**GIVEN INSTRUCTION**. Reproduce verbatim every line from the one containing "Which order of" through the one containing "3. forest @ x1=0 y1=0 x2=900 y2=562", including both of those lines.

**EXTRACTED RECORDS**.
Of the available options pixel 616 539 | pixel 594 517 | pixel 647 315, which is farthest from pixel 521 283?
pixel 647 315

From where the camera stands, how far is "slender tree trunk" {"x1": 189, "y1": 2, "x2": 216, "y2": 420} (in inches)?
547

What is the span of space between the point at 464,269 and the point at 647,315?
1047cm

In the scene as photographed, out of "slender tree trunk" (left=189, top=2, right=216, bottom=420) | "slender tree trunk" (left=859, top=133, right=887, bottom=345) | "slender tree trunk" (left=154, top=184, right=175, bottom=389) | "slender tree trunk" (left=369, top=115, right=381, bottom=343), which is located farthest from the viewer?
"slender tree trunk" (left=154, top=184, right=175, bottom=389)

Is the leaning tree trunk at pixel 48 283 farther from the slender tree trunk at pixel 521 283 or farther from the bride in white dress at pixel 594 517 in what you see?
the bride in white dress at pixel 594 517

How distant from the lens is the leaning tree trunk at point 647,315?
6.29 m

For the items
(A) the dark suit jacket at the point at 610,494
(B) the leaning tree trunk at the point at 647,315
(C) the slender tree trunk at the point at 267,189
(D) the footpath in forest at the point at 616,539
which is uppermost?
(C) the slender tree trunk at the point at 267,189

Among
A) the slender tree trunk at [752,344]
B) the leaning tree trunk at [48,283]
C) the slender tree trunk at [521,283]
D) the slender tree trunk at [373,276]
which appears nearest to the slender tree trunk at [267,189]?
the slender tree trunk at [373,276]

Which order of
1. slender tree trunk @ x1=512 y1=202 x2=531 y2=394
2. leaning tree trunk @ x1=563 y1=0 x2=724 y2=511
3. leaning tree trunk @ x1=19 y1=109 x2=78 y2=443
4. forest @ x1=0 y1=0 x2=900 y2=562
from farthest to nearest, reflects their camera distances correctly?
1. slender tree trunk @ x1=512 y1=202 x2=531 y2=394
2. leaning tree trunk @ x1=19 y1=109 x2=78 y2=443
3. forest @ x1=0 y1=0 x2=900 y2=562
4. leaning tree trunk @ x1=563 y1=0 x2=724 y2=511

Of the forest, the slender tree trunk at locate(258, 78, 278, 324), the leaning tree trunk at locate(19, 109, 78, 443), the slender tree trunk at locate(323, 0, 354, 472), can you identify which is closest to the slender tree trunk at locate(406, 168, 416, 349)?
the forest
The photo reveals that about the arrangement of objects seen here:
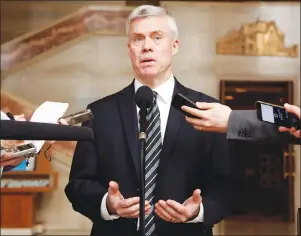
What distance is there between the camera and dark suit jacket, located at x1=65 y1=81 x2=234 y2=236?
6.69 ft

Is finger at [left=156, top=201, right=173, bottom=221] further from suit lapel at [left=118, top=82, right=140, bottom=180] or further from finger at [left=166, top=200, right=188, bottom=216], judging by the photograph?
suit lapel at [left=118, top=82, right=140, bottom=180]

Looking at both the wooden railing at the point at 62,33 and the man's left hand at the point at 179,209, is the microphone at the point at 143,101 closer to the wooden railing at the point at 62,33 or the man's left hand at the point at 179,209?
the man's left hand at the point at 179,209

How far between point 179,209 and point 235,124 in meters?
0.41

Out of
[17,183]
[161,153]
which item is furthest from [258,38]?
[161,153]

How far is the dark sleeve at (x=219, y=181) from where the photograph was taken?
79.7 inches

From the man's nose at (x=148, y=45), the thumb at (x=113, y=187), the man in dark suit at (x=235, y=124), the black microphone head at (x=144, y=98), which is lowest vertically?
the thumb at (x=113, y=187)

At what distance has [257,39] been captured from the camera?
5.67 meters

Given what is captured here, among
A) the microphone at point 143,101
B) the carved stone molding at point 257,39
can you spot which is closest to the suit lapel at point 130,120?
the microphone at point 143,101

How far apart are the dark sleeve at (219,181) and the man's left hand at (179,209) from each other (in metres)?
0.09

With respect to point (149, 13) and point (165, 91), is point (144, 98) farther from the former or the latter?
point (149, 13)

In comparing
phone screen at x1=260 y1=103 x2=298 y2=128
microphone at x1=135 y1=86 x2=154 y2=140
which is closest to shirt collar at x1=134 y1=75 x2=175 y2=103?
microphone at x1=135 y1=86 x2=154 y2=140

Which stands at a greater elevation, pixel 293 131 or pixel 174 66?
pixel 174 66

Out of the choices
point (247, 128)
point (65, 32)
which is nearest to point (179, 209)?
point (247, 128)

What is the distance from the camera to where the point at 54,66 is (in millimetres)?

* * *

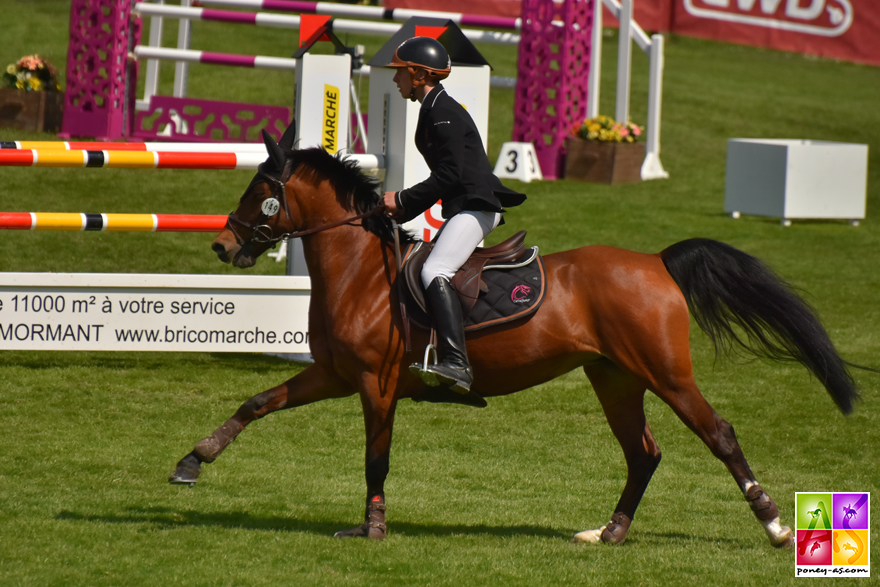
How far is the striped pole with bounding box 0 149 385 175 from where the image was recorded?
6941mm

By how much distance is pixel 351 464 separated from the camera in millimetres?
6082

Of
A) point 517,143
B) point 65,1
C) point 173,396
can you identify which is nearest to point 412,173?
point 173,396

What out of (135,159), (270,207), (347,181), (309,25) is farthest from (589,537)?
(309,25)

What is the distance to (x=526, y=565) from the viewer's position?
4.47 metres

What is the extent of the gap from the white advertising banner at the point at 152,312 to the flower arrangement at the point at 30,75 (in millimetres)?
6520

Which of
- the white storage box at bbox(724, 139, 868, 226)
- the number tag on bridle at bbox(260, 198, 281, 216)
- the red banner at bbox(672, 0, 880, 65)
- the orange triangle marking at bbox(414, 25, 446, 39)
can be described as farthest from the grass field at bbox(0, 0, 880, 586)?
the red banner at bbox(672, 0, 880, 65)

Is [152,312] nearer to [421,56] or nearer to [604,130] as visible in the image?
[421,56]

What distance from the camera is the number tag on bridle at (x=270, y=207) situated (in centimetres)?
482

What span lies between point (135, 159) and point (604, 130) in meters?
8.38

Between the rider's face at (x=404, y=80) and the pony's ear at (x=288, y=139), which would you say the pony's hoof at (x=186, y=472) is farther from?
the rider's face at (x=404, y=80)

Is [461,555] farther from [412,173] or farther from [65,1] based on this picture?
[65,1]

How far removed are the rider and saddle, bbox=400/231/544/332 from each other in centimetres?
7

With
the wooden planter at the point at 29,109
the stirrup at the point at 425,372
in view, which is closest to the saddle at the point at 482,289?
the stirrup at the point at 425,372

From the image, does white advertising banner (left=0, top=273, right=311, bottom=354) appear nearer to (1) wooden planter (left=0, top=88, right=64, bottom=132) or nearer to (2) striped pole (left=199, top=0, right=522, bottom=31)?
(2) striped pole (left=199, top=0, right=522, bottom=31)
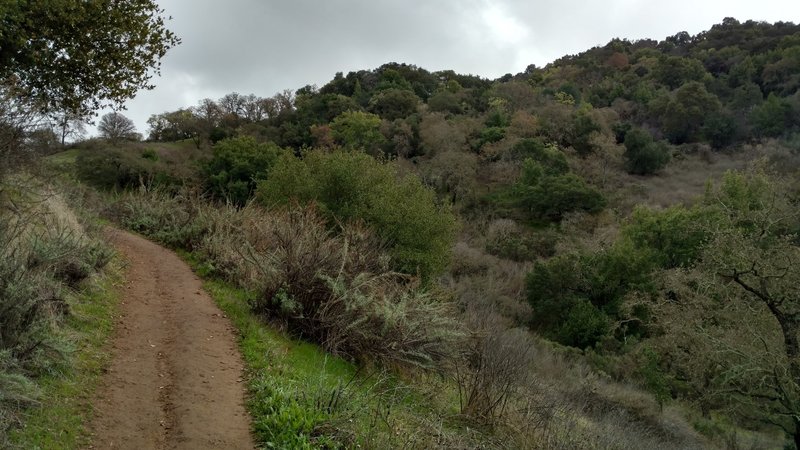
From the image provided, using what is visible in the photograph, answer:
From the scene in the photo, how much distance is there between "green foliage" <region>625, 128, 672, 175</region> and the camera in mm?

**THE REPLY**.
Which order of
1. slender tree trunk @ x1=512 y1=202 x2=531 y2=394
2. leaning tree trunk @ x1=563 y1=0 x2=724 y2=511
3. leaning tree trunk @ x1=19 y1=109 x2=78 y2=443
4. forest @ x1=0 y1=0 x2=900 y2=562
from farthest to nearest, reflects their camera distances correctly?
1. slender tree trunk @ x1=512 y1=202 x2=531 y2=394
2. leaning tree trunk @ x1=19 y1=109 x2=78 y2=443
3. forest @ x1=0 y1=0 x2=900 y2=562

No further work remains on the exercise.